十二宮線以前の彼なら、たとえそれが間違った(と第三者が判断する)ことでも、彼には、生きる目的があったに違いないのに。

「普通は何かあるものでしょう。生きる目的なんて大層なものじゃなくても、そうしていると楽しいこととか、考えてると嬉しくなることとか、思い浮かべただけで幸せな気持ちになれる人とか」

そう告げた瞬の目許がほんのりと朱を帯びる。
アフロディーテは不愉快そうに舌打ちをした。

「おいしいものを食べたいとか、バラが咲くのが嬉しいとか、そんな他愛のないことでもいいのに、今のあなたにはそんなことさえもなくて」

それ以上子供のたわ言など聞いていられないと言わんばかりに苛立った様子で、アフロディーテは、瞬の言葉を遮った。

「自分が強いということを考えることが好きだった。それを君が奪った」
「生きる目的は――僕への復讐でもいいです」
「…………」

「そう思うことさえできないの」

そう思うこともできないほどに彼を追い詰めた自分に、瞬は責任を感じていたのだ。
彼をそんなふうに変えてしまったのは、自分自身の未熟のせいだったのだと、ある部分では後悔もしていた。

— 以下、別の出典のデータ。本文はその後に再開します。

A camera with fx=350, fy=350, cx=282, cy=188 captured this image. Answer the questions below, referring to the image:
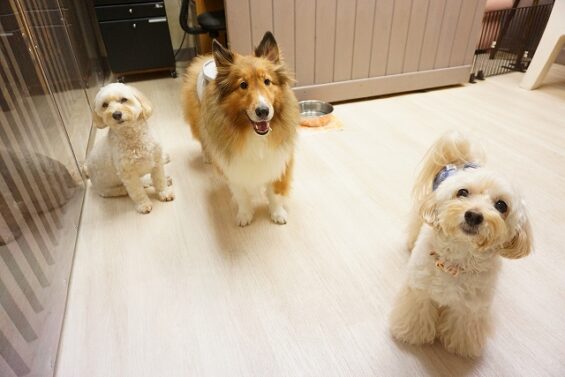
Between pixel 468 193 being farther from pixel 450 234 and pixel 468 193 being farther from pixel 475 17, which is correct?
pixel 475 17

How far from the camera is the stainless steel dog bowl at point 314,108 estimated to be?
10.4 ft

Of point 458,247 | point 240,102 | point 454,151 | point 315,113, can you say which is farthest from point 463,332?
point 315,113

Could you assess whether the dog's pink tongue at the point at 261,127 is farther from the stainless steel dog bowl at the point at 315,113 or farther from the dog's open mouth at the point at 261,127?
the stainless steel dog bowl at the point at 315,113

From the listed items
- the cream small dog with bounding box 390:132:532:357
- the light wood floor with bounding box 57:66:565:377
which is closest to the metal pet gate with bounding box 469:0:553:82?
the light wood floor with bounding box 57:66:565:377

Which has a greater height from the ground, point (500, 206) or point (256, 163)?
point (500, 206)

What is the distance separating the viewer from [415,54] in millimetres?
3418

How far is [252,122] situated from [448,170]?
0.87 meters

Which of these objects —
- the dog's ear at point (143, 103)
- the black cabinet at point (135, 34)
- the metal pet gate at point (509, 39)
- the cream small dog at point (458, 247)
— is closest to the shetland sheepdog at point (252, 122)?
the dog's ear at point (143, 103)

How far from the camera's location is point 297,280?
1.60m

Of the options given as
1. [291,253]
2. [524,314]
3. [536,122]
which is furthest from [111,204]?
[536,122]

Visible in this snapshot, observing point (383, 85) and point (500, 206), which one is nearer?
point (500, 206)

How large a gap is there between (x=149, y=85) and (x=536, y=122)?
3839 mm

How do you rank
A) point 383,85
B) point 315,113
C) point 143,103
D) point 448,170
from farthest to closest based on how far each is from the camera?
1. point 383,85
2. point 315,113
3. point 143,103
4. point 448,170

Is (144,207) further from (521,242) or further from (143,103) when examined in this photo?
(521,242)
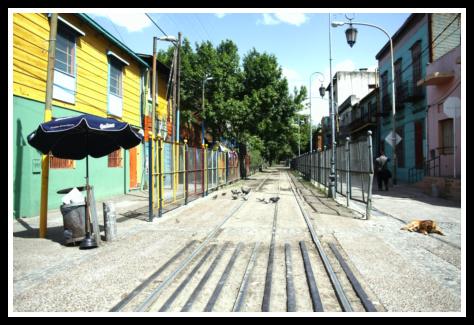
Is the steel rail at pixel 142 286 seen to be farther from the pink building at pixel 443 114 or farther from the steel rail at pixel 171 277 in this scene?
the pink building at pixel 443 114

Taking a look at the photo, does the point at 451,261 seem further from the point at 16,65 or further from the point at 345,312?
the point at 16,65

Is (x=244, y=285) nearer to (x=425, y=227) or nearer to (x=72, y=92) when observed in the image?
(x=425, y=227)

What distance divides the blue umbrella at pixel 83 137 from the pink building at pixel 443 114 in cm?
1467

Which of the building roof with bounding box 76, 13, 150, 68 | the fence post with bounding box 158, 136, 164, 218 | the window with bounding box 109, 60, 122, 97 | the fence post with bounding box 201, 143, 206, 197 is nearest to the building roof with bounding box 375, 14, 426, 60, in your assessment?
the fence post with bounding box 201, 143, 206, 197

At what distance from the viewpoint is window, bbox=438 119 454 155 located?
18.8 metres

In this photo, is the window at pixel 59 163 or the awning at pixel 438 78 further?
the awning at pixel 438 78

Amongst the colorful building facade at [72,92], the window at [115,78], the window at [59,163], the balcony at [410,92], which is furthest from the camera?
the balcony at [410,92]

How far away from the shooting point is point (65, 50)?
1299cm

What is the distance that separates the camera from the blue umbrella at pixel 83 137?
7086 millimetres

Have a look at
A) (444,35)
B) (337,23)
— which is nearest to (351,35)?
(337,23)

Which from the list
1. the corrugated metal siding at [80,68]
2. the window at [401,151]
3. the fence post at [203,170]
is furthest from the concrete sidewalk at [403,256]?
the window at [401,151]

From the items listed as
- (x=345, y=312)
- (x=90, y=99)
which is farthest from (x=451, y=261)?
(x=90, y=99)

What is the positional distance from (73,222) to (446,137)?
→ 18772 millimetres

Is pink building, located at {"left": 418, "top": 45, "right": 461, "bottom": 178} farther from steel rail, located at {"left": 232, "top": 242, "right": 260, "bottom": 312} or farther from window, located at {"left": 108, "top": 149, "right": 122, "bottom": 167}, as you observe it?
window, located at {"left": 108, "top": 149, "right": 122, "bottom": 167}
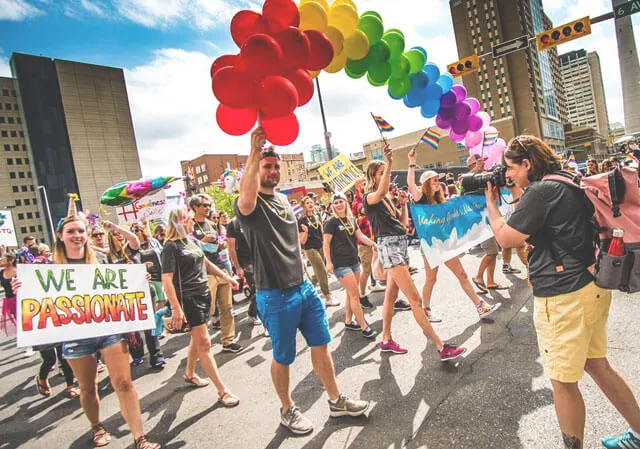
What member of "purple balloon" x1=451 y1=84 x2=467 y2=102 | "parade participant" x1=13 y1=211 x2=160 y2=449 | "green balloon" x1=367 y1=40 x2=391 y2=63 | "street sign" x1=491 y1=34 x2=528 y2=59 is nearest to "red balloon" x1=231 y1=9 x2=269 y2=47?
"green balloon" x1=367 y1=40 x2=391 y2=63

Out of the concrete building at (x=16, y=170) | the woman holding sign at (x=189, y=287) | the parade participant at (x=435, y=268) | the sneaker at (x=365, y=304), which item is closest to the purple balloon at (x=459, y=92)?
the parade participant at (x=435, y=268)

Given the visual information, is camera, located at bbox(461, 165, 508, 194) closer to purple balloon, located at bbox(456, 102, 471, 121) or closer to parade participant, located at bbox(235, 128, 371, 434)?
parade participant, located at bbox(235, 128, 371, 434)

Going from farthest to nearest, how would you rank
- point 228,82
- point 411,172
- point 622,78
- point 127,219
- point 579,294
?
point 622,78 < point 127,219 < point 411,172 < point 228,82 < point 579,294

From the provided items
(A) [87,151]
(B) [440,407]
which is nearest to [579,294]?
(B) [440,407]

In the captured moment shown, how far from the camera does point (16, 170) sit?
67.9 metres

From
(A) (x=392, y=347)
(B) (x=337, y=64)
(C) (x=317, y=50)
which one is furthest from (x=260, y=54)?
(A) (x=392, y=347)

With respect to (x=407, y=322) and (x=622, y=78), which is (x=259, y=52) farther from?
(x=622, y=78)

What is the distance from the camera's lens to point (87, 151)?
7319 centimetres

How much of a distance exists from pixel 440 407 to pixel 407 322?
77.7 inches

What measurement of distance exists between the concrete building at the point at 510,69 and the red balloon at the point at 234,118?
296 feet

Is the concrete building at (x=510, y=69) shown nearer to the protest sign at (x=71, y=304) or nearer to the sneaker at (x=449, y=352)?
the sneaker at (x=449, y=352)

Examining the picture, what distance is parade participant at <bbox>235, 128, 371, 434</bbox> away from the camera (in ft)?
8.50

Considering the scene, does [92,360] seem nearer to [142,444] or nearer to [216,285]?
[142,444]

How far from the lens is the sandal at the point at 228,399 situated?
3.30m
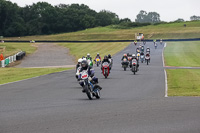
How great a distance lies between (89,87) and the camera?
14.2 m

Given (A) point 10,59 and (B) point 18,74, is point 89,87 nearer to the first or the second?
(B) point 18,74

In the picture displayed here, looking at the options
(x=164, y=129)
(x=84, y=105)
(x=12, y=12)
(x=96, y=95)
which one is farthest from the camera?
(x=12, y=12)

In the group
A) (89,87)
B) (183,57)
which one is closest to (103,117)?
(89,87)

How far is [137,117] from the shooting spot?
977 cm

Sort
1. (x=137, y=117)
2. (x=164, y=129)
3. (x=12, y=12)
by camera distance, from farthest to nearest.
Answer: (x=12, y=12)
(x=137, y=117)
(x=164, y=129)

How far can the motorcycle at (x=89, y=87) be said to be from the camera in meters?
13.9

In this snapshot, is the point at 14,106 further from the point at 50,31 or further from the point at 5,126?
the point at 50,31

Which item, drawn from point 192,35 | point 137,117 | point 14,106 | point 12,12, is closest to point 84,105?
point 14,106

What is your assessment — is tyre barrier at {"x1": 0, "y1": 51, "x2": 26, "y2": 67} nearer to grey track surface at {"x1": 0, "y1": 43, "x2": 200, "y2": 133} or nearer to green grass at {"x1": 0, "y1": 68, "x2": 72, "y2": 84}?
green grass at {"x1": 0, "y1": 68, "x2": 72, "y2": 84}

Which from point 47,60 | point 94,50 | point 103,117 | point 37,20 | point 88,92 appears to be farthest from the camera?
point 37,20

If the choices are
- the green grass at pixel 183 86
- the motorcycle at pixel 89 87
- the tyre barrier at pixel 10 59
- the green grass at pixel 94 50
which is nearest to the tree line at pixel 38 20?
the green grass at pixel 94 50

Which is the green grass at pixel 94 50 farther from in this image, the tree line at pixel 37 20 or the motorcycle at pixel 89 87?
the tree line at pixel 37 20

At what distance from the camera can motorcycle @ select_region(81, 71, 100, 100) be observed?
13930mm

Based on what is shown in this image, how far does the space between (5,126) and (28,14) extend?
492 ft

「だから……あなたが、代わりのものを見付けるまで、僕が気になるから見ていたいの。同情とか、勝った者の高慢とかじゃないと思う。僕が気になるだけなの」


瞬がそういう言い方をしたのは、アフロディーテのプライドを傷付けないためだった。
自分のおせっかいに、“同情”という言葉につながる意味合いを持たせないため。

が、アフロディーテは不幸にして、瞬がわざとそう言っているのだということがわからないほど愚鈍でもなく――だから、なおさら彼は、瞬の気遣いに腹を立てることになるのである。


今は平和になってしまった双魚宮では、毎日、こんな問答が繰り返されていた。